Above: The Minneapolis Sculpture Garden. Photo by Shari L. Gross • shari.gross@startribune.com. Below: Artist Angela Two Stars. Photo credit: Eric Papenfuss.

Come fall 2020, the Minneapolis Sculpture Garden will be home to a new indigenous public art commission by artist Angela Two Stars, an enrolled member of the Sisseton Wahpeton Oyate. The sculptural artwork will make connections between land, water and language. The location of the piece has yet to be chosen.

“I am thrilled with the selection of Angela Two Stars as our next commission for the Minneapolis Sculpture Garden,” said Walker Art Center executive director Mary Ceruti. “I know visitors to the garden will find it welcoming and generous.”

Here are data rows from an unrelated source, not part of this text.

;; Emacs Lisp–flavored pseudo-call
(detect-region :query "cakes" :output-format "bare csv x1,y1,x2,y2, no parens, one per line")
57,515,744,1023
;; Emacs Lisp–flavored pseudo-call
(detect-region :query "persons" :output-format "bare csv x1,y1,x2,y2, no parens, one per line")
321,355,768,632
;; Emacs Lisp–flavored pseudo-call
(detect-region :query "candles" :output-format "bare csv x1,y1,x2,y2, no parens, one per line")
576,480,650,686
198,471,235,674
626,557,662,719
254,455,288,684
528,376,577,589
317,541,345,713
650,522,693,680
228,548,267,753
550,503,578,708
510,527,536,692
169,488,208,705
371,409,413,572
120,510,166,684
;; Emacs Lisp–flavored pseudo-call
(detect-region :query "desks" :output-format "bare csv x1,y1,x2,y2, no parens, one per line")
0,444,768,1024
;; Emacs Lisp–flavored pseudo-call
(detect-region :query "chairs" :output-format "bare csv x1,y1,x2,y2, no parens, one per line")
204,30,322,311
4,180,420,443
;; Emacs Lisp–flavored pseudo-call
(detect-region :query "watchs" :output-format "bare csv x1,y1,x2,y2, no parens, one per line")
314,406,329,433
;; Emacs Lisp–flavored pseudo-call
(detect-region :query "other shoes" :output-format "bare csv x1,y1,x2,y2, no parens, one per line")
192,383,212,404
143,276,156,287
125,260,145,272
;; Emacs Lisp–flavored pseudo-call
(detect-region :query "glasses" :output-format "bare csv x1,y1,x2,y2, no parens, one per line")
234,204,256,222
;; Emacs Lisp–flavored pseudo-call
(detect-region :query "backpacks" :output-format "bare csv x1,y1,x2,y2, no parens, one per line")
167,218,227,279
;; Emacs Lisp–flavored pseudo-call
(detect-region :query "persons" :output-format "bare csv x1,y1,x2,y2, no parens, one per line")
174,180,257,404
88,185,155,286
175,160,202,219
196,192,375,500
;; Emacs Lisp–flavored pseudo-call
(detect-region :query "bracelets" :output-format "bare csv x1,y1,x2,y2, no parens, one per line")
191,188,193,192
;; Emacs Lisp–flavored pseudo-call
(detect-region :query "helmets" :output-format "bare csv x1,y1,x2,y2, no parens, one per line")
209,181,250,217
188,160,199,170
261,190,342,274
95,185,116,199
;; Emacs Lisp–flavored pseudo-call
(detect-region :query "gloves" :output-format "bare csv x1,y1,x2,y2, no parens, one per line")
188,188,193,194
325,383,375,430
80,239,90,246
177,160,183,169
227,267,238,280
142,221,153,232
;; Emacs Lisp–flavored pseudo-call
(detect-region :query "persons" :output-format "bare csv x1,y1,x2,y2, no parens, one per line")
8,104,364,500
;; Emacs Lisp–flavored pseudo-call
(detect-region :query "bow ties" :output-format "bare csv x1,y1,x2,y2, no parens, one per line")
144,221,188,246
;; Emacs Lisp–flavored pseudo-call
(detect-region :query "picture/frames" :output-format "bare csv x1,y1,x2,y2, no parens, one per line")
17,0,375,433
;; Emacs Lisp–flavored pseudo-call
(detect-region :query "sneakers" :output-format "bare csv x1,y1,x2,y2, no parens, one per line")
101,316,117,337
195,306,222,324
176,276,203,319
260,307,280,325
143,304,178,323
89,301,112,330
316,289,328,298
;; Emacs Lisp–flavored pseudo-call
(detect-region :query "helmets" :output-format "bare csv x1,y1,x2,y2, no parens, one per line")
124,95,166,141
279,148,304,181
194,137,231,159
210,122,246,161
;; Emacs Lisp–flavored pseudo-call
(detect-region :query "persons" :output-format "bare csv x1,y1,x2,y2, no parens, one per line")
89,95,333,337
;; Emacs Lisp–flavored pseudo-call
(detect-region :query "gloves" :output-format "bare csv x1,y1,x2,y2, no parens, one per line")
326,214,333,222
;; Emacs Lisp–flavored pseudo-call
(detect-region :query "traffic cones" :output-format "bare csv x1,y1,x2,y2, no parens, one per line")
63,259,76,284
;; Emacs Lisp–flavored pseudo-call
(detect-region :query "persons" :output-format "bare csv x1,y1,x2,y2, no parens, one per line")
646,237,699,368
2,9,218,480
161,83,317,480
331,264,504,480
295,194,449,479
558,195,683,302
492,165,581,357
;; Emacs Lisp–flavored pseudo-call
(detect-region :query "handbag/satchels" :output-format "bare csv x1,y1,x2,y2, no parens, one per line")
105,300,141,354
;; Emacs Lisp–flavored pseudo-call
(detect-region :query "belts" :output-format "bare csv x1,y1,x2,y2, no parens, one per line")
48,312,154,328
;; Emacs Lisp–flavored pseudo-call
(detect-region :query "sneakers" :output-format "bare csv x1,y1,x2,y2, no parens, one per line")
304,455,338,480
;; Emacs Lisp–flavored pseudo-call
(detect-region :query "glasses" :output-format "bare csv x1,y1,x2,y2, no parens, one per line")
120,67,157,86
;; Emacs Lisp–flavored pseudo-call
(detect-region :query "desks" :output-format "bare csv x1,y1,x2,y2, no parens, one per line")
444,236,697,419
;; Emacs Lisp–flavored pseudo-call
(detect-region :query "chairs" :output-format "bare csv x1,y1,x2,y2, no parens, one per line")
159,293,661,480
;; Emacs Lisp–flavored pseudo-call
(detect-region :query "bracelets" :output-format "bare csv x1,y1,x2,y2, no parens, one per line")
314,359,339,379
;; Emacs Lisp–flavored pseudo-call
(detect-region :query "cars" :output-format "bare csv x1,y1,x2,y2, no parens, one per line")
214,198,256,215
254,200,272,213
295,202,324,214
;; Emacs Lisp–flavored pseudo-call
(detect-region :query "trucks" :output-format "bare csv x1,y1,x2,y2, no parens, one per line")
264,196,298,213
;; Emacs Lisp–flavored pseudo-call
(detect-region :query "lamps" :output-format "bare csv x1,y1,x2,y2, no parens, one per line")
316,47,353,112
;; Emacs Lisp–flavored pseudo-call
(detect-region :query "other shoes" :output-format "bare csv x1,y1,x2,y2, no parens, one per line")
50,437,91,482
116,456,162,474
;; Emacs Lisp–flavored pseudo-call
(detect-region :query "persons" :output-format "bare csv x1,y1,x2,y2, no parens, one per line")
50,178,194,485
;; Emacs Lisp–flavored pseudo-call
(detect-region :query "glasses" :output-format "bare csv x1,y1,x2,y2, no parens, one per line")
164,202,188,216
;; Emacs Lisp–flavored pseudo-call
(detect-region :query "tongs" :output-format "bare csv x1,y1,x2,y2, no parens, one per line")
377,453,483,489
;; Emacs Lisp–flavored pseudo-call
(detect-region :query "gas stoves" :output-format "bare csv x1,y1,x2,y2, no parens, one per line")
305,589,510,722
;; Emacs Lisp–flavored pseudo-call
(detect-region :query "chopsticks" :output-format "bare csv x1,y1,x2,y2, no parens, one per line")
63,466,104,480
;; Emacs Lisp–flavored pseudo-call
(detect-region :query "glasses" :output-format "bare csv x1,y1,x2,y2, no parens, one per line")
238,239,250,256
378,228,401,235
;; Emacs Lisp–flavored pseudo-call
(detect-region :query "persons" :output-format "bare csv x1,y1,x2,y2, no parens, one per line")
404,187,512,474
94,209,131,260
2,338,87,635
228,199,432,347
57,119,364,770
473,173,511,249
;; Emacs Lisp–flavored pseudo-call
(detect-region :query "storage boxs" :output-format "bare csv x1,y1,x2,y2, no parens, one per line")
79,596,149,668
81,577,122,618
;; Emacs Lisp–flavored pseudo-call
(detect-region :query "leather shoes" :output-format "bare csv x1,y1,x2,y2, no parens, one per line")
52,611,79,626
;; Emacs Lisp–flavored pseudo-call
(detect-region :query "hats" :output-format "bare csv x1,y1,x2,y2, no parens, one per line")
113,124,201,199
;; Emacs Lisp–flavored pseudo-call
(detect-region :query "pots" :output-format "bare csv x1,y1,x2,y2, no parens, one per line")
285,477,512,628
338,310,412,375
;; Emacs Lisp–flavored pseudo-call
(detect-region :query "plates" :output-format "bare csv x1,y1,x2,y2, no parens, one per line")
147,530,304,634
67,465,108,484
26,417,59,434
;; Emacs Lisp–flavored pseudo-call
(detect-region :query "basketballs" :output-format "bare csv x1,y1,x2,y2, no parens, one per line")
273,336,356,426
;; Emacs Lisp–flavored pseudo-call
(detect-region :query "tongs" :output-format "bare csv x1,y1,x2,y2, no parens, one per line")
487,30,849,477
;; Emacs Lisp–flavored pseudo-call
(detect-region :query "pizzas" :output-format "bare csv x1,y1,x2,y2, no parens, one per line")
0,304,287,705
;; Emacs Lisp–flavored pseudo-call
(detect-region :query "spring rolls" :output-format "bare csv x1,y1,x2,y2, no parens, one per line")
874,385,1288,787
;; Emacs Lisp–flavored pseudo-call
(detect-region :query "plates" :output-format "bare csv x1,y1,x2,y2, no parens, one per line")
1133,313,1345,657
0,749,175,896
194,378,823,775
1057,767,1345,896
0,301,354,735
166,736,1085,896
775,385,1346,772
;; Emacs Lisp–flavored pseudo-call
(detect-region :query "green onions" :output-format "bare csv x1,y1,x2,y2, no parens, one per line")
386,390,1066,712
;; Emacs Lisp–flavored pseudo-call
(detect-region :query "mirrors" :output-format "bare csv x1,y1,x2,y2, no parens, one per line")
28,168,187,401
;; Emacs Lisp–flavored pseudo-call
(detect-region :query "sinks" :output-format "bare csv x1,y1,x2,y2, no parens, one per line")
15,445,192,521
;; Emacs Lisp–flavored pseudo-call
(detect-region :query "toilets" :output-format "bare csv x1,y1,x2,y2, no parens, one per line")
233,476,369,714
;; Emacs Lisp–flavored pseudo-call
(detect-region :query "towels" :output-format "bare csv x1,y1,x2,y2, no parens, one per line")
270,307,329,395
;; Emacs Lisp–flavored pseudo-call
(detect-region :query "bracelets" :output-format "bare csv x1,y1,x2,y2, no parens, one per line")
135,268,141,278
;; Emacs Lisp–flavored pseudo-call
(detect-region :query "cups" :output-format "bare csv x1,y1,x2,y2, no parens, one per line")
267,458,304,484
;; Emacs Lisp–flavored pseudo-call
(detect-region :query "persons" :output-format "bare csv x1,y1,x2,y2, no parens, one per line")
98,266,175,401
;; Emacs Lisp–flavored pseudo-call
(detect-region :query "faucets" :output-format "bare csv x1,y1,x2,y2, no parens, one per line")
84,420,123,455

The St. Paul-based Two Stars also is the director of All My Relations Arts, a Minneapolis gallery committed to producing shows by contemporary American Indian artists. She was chosen from 50 national and international submissions.

"My piece is inspired by my grandfather and his legacy of work in language revitalization, so it is truly an honor to be able to create work that honors those working in language programs," said Two Stars, when reached via email. "I am grateful to be able to create work that honors the land and water of Mni Sota as well as my ancestors and future generations of Dakota people."

The decision was made between the Indigenous Public Art Selection Committee and then Walker Art Center’s curatorial staff. The Indigenous Public Art Committee, which is made up of seven Native artists, curators, writers and knowledgeable persons in Minnesota, South Dakota and New Mexico, was formed in early 2018, less than a year after the takedown and destruction of L.A.-based Sam Durant’s sculpture “Scaffold.” It was a gallows-like public artwork that included the design of the scaffold where 38 Dakota men were hanged. Minnesota is historically Dakota land, and the hangings took place in nearby Mankato. “Scaffold” caused trauma for the Native communities and relatives of the 38 Dakota men who were executed.

"I have appreciated working with the Walker Art Center, most notably, the fact that they implemented the Indigenous Public Art Committee that informed the call for art that I responded to," said Two Stars. "It encouraged me knowing that my work would be received in a respectful manner by a panel of my Indigenous peers."

Although this is Two Stars’ first public commission for the Walker, she is no stranger to public artworks. In 2017, she collaborated with artists Sandy Spieler and Mona Smith to stamp outlines of deer, eagles, turtle, wild rice, sage and more with their Dakota names onto sidewalks along the south side of Lake Bde Maka Ska. This past spring at All My Relations Arts, she curated the exhibition “Bring Her Home: Stolen Daughters of Turtle Island” about the ongoing epidemic of missing or murdered Native women.

Born and raised on the Sisseton Wahpeton Lake Traverse Reservation in northeast South Dakota, Two Stars left at age 21 with her mom, to go with her to a new job in Michigan. She received her bachelor of fine art’s degree from Kendall College of Art and Design in Grand Rapids, Michigan, in 2017. This will be Two Stars’ first work to enter the museum’s collection.